Dataset records:

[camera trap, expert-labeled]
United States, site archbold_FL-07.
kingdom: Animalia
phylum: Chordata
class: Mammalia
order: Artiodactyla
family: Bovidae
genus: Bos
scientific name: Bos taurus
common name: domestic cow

What the task asks -
What you write must match the records above exactly, line for line.

Response for this exercise -
[camera trap, expert-labeled]
United States, site archbold_FL-07.
kingdom: Animalia
phylum: Chordata
class: Mammalia
order: Artiodactyla
family: Bovidae
genus: Bos
scientific name: Bos taurus
common name: domestic cow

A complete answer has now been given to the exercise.